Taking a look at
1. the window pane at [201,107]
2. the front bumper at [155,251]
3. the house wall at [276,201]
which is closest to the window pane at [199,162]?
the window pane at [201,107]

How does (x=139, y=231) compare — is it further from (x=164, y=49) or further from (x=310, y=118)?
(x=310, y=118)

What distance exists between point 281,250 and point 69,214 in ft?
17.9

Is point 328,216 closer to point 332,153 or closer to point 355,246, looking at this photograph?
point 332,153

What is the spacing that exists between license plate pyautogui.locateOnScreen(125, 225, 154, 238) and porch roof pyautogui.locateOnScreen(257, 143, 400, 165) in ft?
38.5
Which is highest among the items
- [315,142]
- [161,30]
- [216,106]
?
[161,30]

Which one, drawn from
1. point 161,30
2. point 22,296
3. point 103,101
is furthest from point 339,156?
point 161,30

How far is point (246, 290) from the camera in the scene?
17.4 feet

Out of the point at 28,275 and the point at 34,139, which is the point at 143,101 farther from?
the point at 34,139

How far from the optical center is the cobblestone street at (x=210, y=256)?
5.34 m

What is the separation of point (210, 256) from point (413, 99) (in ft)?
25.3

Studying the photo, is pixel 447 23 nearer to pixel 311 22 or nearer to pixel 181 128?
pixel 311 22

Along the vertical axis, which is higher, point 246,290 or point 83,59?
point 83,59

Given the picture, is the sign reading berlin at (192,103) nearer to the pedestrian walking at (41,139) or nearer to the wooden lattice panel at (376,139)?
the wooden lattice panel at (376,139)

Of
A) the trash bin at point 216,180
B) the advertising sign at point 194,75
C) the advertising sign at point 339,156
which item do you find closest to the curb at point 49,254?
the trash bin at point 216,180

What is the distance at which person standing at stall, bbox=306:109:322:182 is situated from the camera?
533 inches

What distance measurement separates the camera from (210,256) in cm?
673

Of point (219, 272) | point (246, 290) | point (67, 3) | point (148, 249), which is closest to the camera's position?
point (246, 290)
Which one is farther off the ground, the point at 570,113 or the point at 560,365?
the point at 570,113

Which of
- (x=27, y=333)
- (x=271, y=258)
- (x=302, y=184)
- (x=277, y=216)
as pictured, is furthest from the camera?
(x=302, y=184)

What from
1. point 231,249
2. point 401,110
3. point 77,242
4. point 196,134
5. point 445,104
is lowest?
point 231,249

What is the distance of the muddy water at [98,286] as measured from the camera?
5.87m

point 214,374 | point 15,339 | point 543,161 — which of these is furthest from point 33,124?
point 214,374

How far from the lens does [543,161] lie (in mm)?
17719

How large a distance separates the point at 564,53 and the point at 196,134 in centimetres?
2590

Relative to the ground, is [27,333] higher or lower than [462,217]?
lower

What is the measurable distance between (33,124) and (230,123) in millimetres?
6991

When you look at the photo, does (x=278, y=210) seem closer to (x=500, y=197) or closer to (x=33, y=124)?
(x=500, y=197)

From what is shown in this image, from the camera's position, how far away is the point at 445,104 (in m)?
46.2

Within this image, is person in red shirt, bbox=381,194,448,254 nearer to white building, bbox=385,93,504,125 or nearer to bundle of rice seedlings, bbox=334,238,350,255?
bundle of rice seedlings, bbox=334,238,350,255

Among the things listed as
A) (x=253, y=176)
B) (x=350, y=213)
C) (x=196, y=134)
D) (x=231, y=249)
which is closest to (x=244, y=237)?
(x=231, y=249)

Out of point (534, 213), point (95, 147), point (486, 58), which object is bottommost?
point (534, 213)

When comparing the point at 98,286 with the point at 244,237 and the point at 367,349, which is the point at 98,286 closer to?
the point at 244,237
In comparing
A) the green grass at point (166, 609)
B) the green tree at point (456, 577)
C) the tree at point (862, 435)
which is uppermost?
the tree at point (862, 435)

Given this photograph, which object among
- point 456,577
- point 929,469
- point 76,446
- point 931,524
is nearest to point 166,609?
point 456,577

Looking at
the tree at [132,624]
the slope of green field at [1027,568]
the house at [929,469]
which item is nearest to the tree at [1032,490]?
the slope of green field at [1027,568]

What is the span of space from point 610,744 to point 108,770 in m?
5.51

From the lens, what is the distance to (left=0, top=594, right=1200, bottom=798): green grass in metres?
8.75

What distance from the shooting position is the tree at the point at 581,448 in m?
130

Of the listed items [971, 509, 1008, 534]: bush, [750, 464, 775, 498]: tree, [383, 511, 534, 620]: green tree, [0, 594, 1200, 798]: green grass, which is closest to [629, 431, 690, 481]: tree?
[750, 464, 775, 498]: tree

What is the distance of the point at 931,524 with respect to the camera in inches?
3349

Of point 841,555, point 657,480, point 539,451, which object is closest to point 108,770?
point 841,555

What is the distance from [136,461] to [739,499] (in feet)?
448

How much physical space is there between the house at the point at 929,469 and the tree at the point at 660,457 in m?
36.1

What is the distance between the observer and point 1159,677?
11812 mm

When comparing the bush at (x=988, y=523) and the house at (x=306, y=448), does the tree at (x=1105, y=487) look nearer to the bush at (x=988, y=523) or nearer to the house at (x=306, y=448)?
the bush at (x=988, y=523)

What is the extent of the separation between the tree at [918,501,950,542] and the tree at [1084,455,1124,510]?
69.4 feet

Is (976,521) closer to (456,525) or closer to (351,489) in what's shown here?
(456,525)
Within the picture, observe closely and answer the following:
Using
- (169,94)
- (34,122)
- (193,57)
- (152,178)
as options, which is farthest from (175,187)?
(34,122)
== == ==
[SHORT EXERCISE] Please print all of the entries above verbatim, without changing a single character.

[EXERCISE RESPONSE]
Taking a look at
1. the window pane at [201,107]
2. the front bumper at [155,251]
3. the house wall at [276,201]
which is closest to the window pane at [199,162]?
the window pane at [201,107]

How does (x=139, y=231) compare — is it further from (x=164, y=49) or further from (x=310, y=118)?
(x=310, y=118)

What distance exists between point 281,250 and point 69,214 in ft?
17.9

Is point 328,216 closer to point 332,153 or closer to point 355,246, looking at this photograph?
point 332,153

What is the spacing that exists between license plate pyautogui.locateOnScreen(125, 225, 154, 238) and porch roof pyautogui.locateOnScreen(257, 143, 400, 165) in ft?
38.5
Which is highest among the items
- [315,142]
- [161,30]
- [216,106]
?
[161,30]

Which one, drawn from
1. point 161,30
2. point 22,296
3. point 103,101
is furthest from point 339,156?
point 161,30

How far is point (246, 290) from the camera in the scene?
17.4 feet

Out of the point at 28,275 and the point at 34,139, which is the point at 143,101 farther from?
the point at 34,139

How far from the optical center is the cobblestone street at (x=210, y=256)?
5.34 m

What is the separation of point (210, 256) from point (413, 99) (in ft)?
25.3

Studying the photo, is pixel 447 23 nearer to pixel 311 22 or nearer to pixel 181 128?
pixel 311 22

Along the vertical axis, which is higher, point 246,290 or point 83,59?
point 83,59

Given the picture, is the sign reading berlin at (192,103) nearer to the pedestrian walking at (41,139) or nearer to the wooden lattice panel at (376,139)?
the wooden lattice panel at (376,139)

Of
A) the trash bin at point 216,180
B) the advertising sign at point 194,75
C) the advertising sign at point 339,156
which item do you find closest to the curb at point 49,254?
the trash bin at point 216,180

What is the distance at which person standing at stall, bbox=306:109:322:182 is situated from the camera?
533 inches

What distance measurement separates the camera from (210,256) in cm?
673

Of point (219, 272) | point (246, 290) | point (67, 3) | point (148, 249), which is closest to the camera's position?
point (246, 290)
Which one is farther off the ground, the point at 570,113 or the point at 560,365?
the point at 570,113

Which of
- (x=27, y=333)
- (x=271, y=258)
- (x=302, y=184)
- (x=277, y=216)
as pictured, is furthest from the camera?
(x=302, y=184)

What from
1. point 231,249
2. point 401,110
3. point 77,242
4. point 196,134
5. point 445,104
is lowest?
point 231,249

What is the distance of the muddy water at [98,286] as measured from the camera?
5.87m

point 214,374 | point 15,339 | point 543,161 — which of these is furthest from point 33,124?
point 214,374

How far from the lens does [543,161] lie (in mm)?
17719

How large a distance separates the point at 564,53 and the point at 196,134 in centimetres?
2590

Relative to the ground, is [27,333] higher or lower than [462,217]?
lower

What is the measurable distance between (33,124) and (230,123) in millimetres?
6991

When you look at the photo, does (x=278, y=210) seem closer to (x=500, y=197) or closer to (x=33, y=124)?
(x=500, y=197)

From what is shown in this image, from the camera's position, how far away is the point at 445,104 (in m)?
46.2

Within this image, is person in red shirt, bbox=381,194,448,254 nearer to white building, bbox=385,93,504,125 or nearer to bundle of rice seedlings, bbox=334,238,350,255?
bundle of rice seedlings, bbox=334,238,350,255

Among the things listed as
A) (x=253, y=176)
B) (x=350, y=213)
C) (x=196, y=134)
D) (x=231, y=249)
which is closest to (x=244, y=237)?
(x=231, y=249)

Out of point (534, 213), point (95, 147), point (486, 58), which object is bottommost?
point (534, 213)

When comparing the point at 98,286 with the point at 244,237 and the point at 367,349, which is the point at 98,286 closer to?
the point at 244,237
In comparing
A) the green grass at point (166, 609)
B) the green tree at point (456, 577)
C) the tree at point (862, 435)
which is uppermost?
the tree at point (862, 435)

Given this photograph, which object among
- point 456,577
- point 929,469
- point 76,446
- point 931,524
is nearest to point 166,609?
point 456,577

Looking at
the tree at [132,624]
the slope of green field at [1027,568]
the house at [929,469]
which item is nearest to the tree at [1032,490]?
the slope of green field at [1027,568]

What is the span of space from point 610,744 to point 108,770 in m?
5.51

From the lens, what is the distance to (left=0, top=594, right=1200, bottom=798): green grass in metres?
8.75

What distance from the shooting position is the tree at the point at 581,448 in m?
130

Of the listed items [971, 509, 1008, 534]: bush, [750, 464, 775, 498]: tree, [383, 511, 534, 620]: green tree, [0, 594, 1200, 798]: green grass, which is closest to [629, 431, 690, 481]: tree?
[750, 464, 775, 498]: tree

What is the distance of the point at 931,524 with respect to the camera in inches?
3349

Of point 841,555, point 657,480, point 539,451, which object is closest to point 108,770?
point 841,555

What is the distance from [136,461] to [739,499] (in feet)?
448

How much physical space is there between the house at the point at 929,469 and the tree at the point at 660,457 in m?
36.1

What is the distance between the observer and point 1159,677?
11812 mm

When comparing the bush at (x=988, y=523) and the house at (x=306, y=448), does the tree at (x=1105, y=487) look nearer to the bush at (x=988, y=523) or nearer to the house at (x=306, y=448)?
the bush at (x=988, y=523)

What is the extent of the separation between the tree at [918,501,950,542] and the tree at [1084,455,1124,510]?
69.4 feet

Is (976,521) closer to (456,525) or closer to (351,489) in what's shown here?
(456,525)
Within the picture, observe closely and answer the following:
Using
- (169,94)
- (34,122)
- (193,57)
- (152,178)
as options, which is farthest from (175,187)?
(34,122)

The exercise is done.